--- Problem ---
Reproduce the data below word for word, leaving out the pictures.
*** Dataset entries
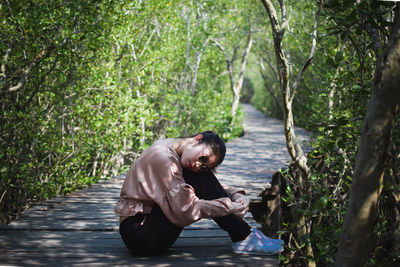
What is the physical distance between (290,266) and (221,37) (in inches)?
403

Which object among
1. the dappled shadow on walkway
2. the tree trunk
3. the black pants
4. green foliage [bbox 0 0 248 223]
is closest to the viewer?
the tree trunk

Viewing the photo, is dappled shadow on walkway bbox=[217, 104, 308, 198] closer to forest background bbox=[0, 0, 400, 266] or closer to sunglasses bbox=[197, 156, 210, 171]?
forest background bbox=[0, 0, 400, 266]

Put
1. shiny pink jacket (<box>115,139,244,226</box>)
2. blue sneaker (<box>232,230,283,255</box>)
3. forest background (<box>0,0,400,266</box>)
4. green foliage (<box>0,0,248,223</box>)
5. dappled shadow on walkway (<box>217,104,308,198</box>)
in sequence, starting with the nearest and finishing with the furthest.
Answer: shiny pink jacket (<box>115,139,244,226</box>)
blue sneaker (<box>232,230,283,255</box>)
forest background (<box>0,0,400,266</box>)
green foliage (<box>0,0,248,223</box>)
dappled shadow on walkway (<box>217,104,308,198</box>)

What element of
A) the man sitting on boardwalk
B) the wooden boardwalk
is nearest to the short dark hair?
the man sitting on boardwalk

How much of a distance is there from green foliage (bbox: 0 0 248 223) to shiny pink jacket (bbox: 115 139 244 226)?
256 cm

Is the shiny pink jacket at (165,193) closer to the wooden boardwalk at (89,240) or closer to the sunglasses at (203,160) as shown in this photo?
the sunglasses at (203,160)

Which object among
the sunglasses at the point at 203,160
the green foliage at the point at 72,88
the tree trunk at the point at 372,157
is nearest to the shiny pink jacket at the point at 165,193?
the sunglasses at the point at 203,160

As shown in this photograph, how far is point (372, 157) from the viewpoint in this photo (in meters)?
2.35

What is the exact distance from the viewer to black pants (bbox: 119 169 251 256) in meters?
3.26

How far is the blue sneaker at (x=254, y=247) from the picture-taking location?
3402 mm

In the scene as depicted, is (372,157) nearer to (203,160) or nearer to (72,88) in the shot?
(203,160)

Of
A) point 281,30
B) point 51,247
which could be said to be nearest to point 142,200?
point 51,247

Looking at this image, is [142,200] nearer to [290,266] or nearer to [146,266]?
[146,266]

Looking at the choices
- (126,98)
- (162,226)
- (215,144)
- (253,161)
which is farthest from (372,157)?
(253,161)
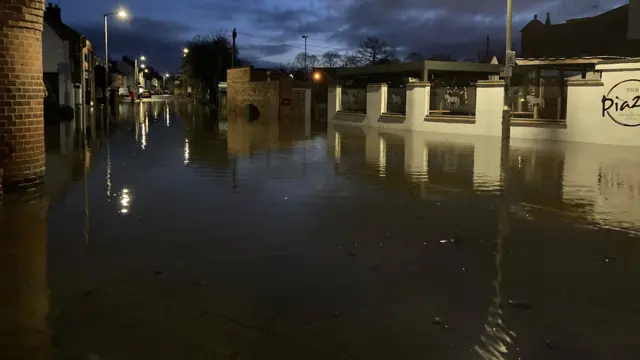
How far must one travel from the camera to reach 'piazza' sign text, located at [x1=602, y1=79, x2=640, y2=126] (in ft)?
66.0

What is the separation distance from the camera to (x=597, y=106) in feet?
70.6

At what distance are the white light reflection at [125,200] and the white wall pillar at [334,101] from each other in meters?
27.7

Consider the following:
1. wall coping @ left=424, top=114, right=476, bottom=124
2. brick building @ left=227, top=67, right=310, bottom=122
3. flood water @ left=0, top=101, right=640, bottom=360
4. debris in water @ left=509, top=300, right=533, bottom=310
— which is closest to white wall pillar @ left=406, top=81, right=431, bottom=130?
wall coping @ left=424, top=114, right=476, bottom=124

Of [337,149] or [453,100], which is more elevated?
[453,100]

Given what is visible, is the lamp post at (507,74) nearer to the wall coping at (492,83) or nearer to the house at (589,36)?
the wall coping at (492,83)

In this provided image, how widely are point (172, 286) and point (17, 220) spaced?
152 inches

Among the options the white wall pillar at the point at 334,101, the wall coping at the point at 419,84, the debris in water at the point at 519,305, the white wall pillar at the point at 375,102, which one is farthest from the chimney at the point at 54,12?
the debris in water at the point at 519,305

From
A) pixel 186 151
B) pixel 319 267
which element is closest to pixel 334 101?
pixel 186 151

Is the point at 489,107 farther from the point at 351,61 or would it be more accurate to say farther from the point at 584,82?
the point at 351,61

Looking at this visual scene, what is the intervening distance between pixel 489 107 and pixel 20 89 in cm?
1902

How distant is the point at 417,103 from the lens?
29.5 m

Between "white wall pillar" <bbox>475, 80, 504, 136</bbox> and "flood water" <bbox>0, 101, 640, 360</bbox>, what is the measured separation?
40.9ft

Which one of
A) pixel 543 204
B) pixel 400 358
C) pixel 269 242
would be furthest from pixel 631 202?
pixel 400 358

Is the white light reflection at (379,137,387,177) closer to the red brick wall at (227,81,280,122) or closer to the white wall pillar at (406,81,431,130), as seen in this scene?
the white wall pillar at (406,81,431,130)
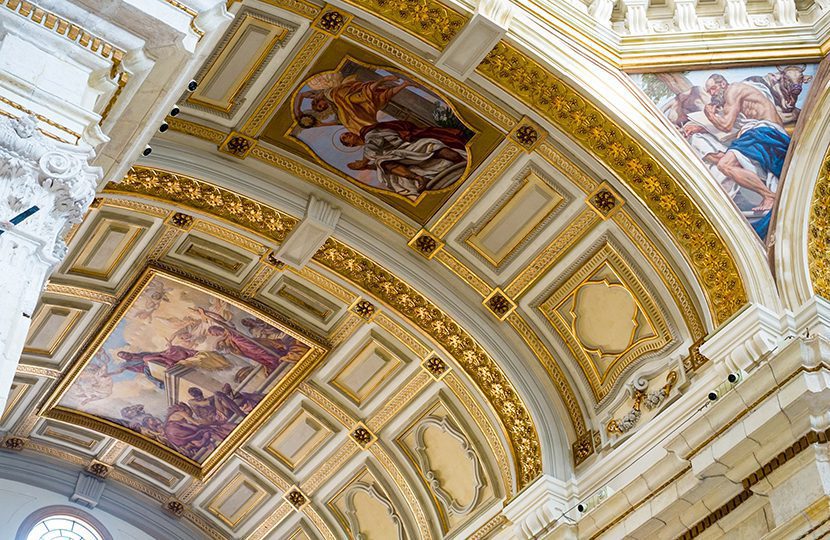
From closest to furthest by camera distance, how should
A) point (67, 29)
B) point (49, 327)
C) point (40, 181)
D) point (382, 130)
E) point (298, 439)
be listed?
point (40, 181) → point (67, 29) → point (382, 130) → point (49, 327) → point (298, 439)

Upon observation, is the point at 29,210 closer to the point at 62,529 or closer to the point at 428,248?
the point at 428,248

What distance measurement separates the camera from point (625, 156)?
10.2 meters

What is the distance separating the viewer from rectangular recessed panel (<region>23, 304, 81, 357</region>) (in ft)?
42.1

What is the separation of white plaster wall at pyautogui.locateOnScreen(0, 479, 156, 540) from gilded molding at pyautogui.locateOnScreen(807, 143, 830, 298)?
34.4 ft

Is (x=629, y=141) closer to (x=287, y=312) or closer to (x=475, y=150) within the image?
(x=475, y=150)

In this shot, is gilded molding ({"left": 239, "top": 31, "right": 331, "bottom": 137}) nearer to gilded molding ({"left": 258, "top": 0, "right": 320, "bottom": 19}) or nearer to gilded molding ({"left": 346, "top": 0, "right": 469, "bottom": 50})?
gilded molding ({"left": 258, "top": 0, "right": 320, "bottom": 19})

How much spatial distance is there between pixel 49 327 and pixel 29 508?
3.36 metres

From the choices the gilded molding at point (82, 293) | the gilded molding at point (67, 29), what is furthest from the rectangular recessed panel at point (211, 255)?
the gilded molding at point (67, 29)

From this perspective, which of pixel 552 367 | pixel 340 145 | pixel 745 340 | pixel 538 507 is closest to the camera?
pixel 745 340

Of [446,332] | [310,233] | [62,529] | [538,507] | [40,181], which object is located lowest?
[40,181]

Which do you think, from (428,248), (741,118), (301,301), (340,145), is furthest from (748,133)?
(301,301)

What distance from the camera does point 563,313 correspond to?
37.4 ft

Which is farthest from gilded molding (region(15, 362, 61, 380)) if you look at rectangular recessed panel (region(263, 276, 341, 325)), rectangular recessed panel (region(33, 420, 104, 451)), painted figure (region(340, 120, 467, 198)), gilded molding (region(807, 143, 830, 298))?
gilded molding (region(807, 143, 830, 298))

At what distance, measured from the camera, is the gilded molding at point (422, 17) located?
9.60 metres
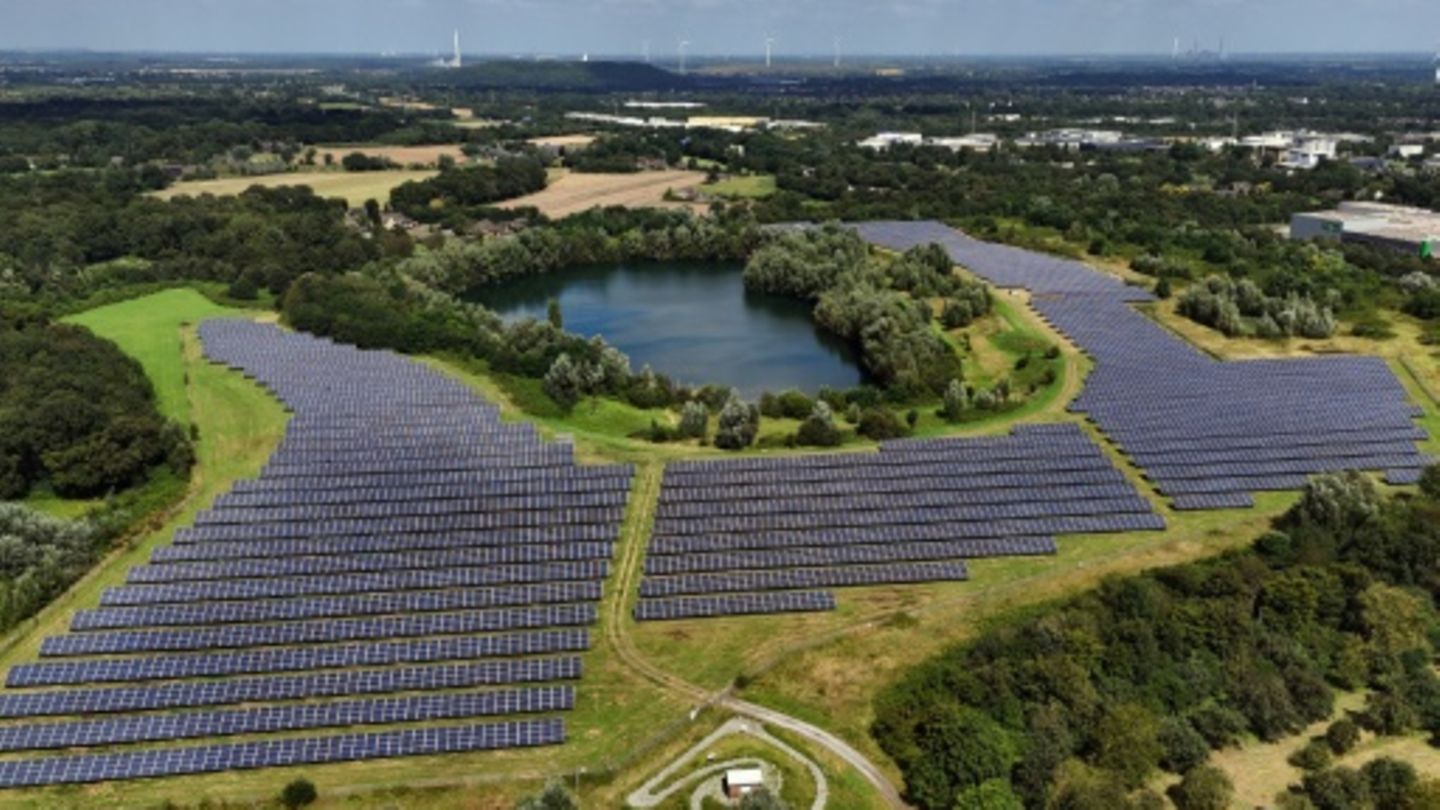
******
--- The answer ---
What is the physical distance between (290,266) and (221,37) (in inches)?
403

Which object among
1. the dappled shadow on walkway
2. the tree trunk
3. the black pants
4. green foliage [bbox 0 0 248 223]
is closest to the viewer?
the tree trunk

Viewing the photo, is dappled shadow on walkway bbox=[217, 104, 308, 198] closer to forest background bbox=[0, 0, 400, 266] or closer to sunglasses bbox=[197, 156, 210, 171]?
forest background bbox=[0, 0, 400, 266]

Put
1. shiny pink jacket (<box>115,139,244,226</box>)
2. blue sneaker (<box>232,230,283,255</box>)
3. forest background (<box>0,0,400,266</box>)
4. green foliage (<box>0,0,248,223</box>)
5. dappled shadow on walkway (<box>217,104,308,198</box>)
in sequence, starting with the nearest and finishing with the furthest.
Answer: shiny pink jacket (<box>115,139,244,226</box>)
blue sneaker (<box>232,230,283,255</box>)
forest background (<box>0,0,400,266</box>)
green foliage (<box>0,0,248,223</box>)
dappled shadow on walkway (<box>217,104,308,198</box>)

What element of
A) the man sitting on boardwalk
B) the wooden boardwalk
is nearest to the short dark hair?
the man sitting on boardwalk

How much of a distance is there from green foliage (bbox: 0 0 248 223) to shiny pink jacket (bbox: 115 139 244 226)?
256 cm

Is the shiny pink jacket at (165,193) closer to the wooden boardwalk at (89,240) or closer to the sunglasses at (203,160) as shown in this photo?
the sunglasses at (203,160)

Which object among
the sunglasses at the point at 203,160
the green foliage at the point at 72,88
the tree trunk at the point at 372,157
is nearest to the shiny pink jacket at the point at 165,193?
the sunglasses at the point at 203,160

As shown in this photograph, how far is point (372, 157) from the viewpoint in this photo (in meters)?
2.35

What is the exact distance from the viewer to black pants (bbox: 119 169 251 256) in meters?
3.26

How far is the blue sneaker at (x=254, y=247) from the picture-taking location?
3402 mm

In the scene as depicted, is (372,157) nearer to (203,160) or nearer to (72,88) in the shot?
(203,160)

Of
A) point 281,30
B) point 51,247
which could be said to be nearest to point 142,200?
point 51,247

Looking at this image, is [142,200] nearer to [290,266] or nearer to [146,266]?
[146,266]

Looking at the choices
- (126,98)
- (162,226)
- (215,144)
- (253,161)
which is farthest from (372,157)?
(253,161)
How far must one travel from the camera to reach 'piazza' sign text, located at [x1=602, y1=79, x2=640, y2=126] (in ft)?
66.0

What is the separation distance from the camera to (x=597, y=106) in feet?
70.6

At what distance are the white light reflection at [125,200] and the white wall pillar at [334,101] from each other in meters?
27.7

Consider the following:
1. wall coping @ left=424, top=114, right=476, bottom=124
2. brick building @ left=227, top=67, right=310, bottom=122
3. flood water @ left=0, top=101, right=640, bottom=360
4. debris in water @ left=509, top=300, right=533, bottom=310
— which is closest to white wall pillar @ left=406, top=81, right=431, bottom=130?
wall coping @ left=424, top=114, right=476, bottom=124

Of [337,149] or [453,100], which is more elevated?
[453,100]

Given what is visible, is the lamp post at (507,74) nearer to the wall coping at (492,83) or nearer to the house at (589,36)?
the wall coping at (492,83)

In this provided image, how widely are point (172, 286) and point (17, 220) spaced?
152 inches

Among the options the white wall pillar at the point at 334,101, the wall coping at the point at 419,84, the debris in water at the point at 519,305, the white wall pillar at the point at 375,102, which one is farthest from the chimney at the point at 54,12?
the debris in water at the point at 519,305

From
A) pixel 186 151
B) pixel 319 267
which element is closest to pixel 334 101?
pixel 186 151

Is the point at 489,107 farther from the point at 351,61 or would it be more accurate to say farther from the point at 584,82?
the point at 351,61

Looking at this visual scene, what is the intervening distance between pixel 489 107 and pixel 20 89 in cm?
1902

How distant is the point at 417,103 from the lens?
29.5 m

Between "white wall pillar" <bbox>475, 80, 504, 136</bbox> and "flood water" <bbox>0, 101, 640, 360</bbox>, what is the measured separation?
40.9ft

Which one of
A) pixel 543 204
B) pixel 400 358
C) pixel 269 242
would be furthest from pixel 631 202?
pixel 400 358

Is the white light reflection at (379,137,387,177) closer to the red brick wall at (227,81,280,122) or closer to the white wall pillar at (406,81,431,130), as seen in this scene?
the white wall pillar at (406,81,431,130)
From closest to furthest by camera distance, how should
A) point (67, 29)
B) point (49, 327)
C) point (40, 181)
D) point (382, 130)
E) point (298, 439)
be listed?
point (40, 181) → point (67, 29) → point (382, 130) → point (49, 327) → point (298, 439)

Upon observation, is the point at 29,210 closer to the point at 62,529 or closer to the point at 428,248?
the point at 428,248

What distance measurement separates the camera from point (625, 156)?
10.2 meters

What is the distance separating the viewer from rectangular recessed panel (<region>23, 304, 81, 357</region>) (in ft)?
42.1

What is the separation of white plaster wall at pyautogui.locateOnScreen(0, 479, 156, 540) from gilded molding at pyautogui.locateOnScreen(807, 143, 830, 298)?
34.4 ft

Is (x=629, y=141) closer to (x=287, y=312) or closer to (x=475, y=150) within the image?
(x=475, y=150)

In this shot, is gilded molding ({"left": 239, "top": 31, "right": 331, "bottom": 137}) nearer to gilded molding ({"left": 258, "top": 0, "right": 320, "bottom": 19}) or nearer to gilded molding ({"left": 346, "top": 0, "right": 469, "bottom": 50})?
gilded molding ({"left": 258, "top": 0, "right": 320, "bottom": 19})

How much spatial distance is there between pixel 49 327 and pixel 29 508?
3.36 metres

From the choices the gilded molding at point (82, 293) | the gilded molding at point (67, 29), what is furthest from the rectangular recessed panel at point (211, 255)?
the gilded molding at point (67, 29)

From this perspective, which of pixel 552 367 | pixel 340 145 | pixel 745 340 | pixel 538 507 is closest to the camera?
pixel 745 340

Of [446,332] | [310,233] | [62,529] | [538,507] | [40,181], which object is located lowest?
[40,181]

Which do you think, from (428,248), (741,118), (301,301), (340,145), is furthest from (748,133)?
(301,301)

What distance from the camera does point 563,313 correspond to?
37.4 ft

Which is farthest from gilded molding (region(15, 362, 61, 380)) if you look at rectangular recessed panel (region(263, 276, 341, 325)), rectangular recessed panel (region(33, 420, 104, 451)), painted figure (region(340, 120, 467, 198)), gilded molding (region(807, 143, 830, 298))?
gilded molding (region(807, 143, 830, 298))

At what distance, measured from the camera, is the gilded molding at point (422, 17) located?
9.60 metres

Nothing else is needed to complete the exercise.